**READING PASSAGE**:
______________________________

Let us compare the salary’s mean for each type of position.
figsize(12.5,4)
salary=df.groupby('Position')['Salary'].mean()
salary.sort_values(inplace=True)
bar=sns.barplot(x=salary.index, y=salary)
plt.xlabel("Position")
plt.ylabel("Salary, million dollar")
plt.title("Average salary across different positions")
plt.show()

We see that, on average, Point Guard and Center players earn the most. On the other hand, Small Guard players earn the least. We can also use boxplots to get a broader picture.
figsize(16,6)
my_order = df.groupby("Position")['Salary'].median().sort_values(ascending=False).index
sns.boxplot(data=df, x='Position', y='Salary', order=my_order)

______________________________

**EXTRACTED INFORMATION**:
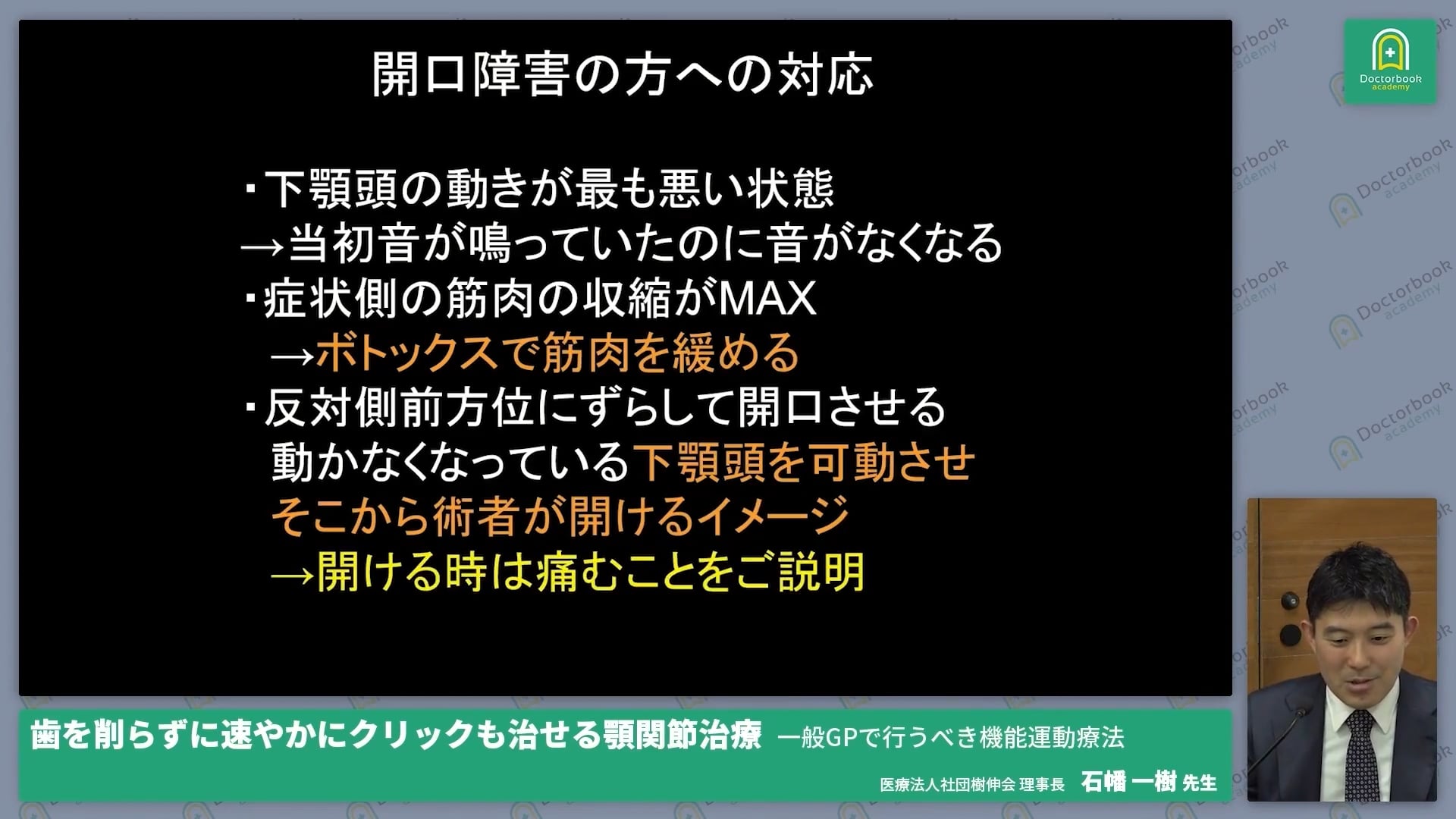 開口障害の方への対応

・下顎頭の動きが最も悪い状態
→当初音が鳴っていたのに音がなくなる
・症状側の筋肉の収縮がMAX
→ボトックスで筋肉を緩める
・反対側前方位にずらして開口させる
動かなくなっている下顎頭を可動させ
そこから術者が開けるイメージ
→開ける時は痛むことをご説明

Doctorbook academy

歯を削らずに速やかにクリックも治せる顎関節治療 一般GPで行うべき機能運動療法
医療法人社団樹伸会 理事長 石幡 一樹 先生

______________________________

**ACTIONS TO TAKE**:
1. In the passage on salary by position, explain why boxplots are brought in after the bar chart of average salaries.
2. Rewrite the part of the passage on salary by position that opens with the words containing "salary=df.groupby('Position')['Salary'].mean()" and closes with "a broader picture.", replacing "earn" with "make".

**EXERCISE RESPONSES**:
1. The bar chart shows only the average salary for each position. On average, Point Guard and Center players earn the most and Small Guard players the least. Boxplots are then used to get a broader picture.

2.
salary=df.groupby('Position')['Salary'].mean()
salary.sort_values(inplace=True)
bar=sns.barplot(x=salary.index, y=salary)
plt.xlabel("Position")
plt.ylabel("Salary, million dollar")
plt.title("Average salary across different positions")
plt.show()

We see that, on average, Point Guard and Center players make the most. On the other hand, Small Guard players make the least. We can also use boxplots to get a broader picture.